Chinese inflation edges higher in June, but only temporarily
Price pressures in Asia's largest economy picked-up last month, but that was unlikely to last, analysts said.
According to the National Bureau of Statistics, the year-on-year rate of increase in headline consumer prices in China edged up from 1.8% in May to 1.9% for June, as expected by economists.
Gains in food price inflation and dearer fuel were the chief drivers behind the increase observed in prices, with the rate of growth in the former accelerating from 0.1% to 0.3% and increases in the latter picking-up from a pace of 13.3% to 17.8% on the back of higher oil prices globally.
At the 'core' level however, the rate of increase in CPI was steady a 1.9%.

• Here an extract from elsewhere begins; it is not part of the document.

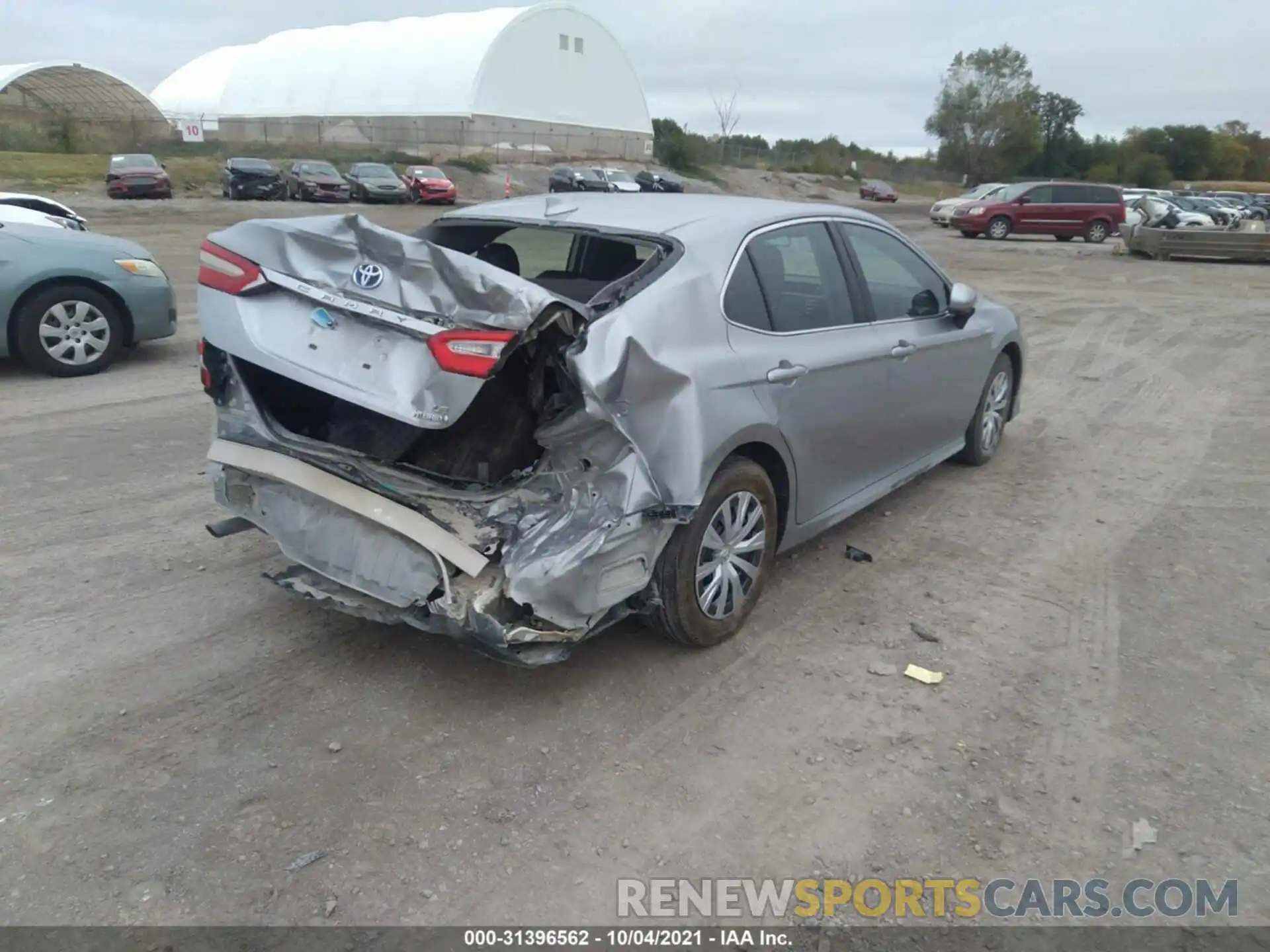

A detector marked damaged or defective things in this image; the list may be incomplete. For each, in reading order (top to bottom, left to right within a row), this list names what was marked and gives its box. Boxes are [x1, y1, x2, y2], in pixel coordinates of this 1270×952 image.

broken taillight [197, 239, 267, 296]
broken taillight [426, 329, 516, 378]
severe rear damage [200, 213, 688, 666]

The imposition of trade tariffs by the US was likely to lead to more volatility in inflation readings and posed a certain upside risk to food inflation, said Julian Evans-Pritchard at Capital Economics.
However, the prices of key imports such as soybeans had already fallen significantly, he said, and a broader easing in price pressures on the heels of slower domestic activity would keep inflation subdued, Evans-Pritchard said.
So too, higher oil prices were the main factor behind the advance in factory gate inflation, from a clip of 4.1% in May to a six-month high of 4.7% for June (consensus: 4.4%).
But unlike a year ago, prices of manufactured goods and corporate profits had been less supportive.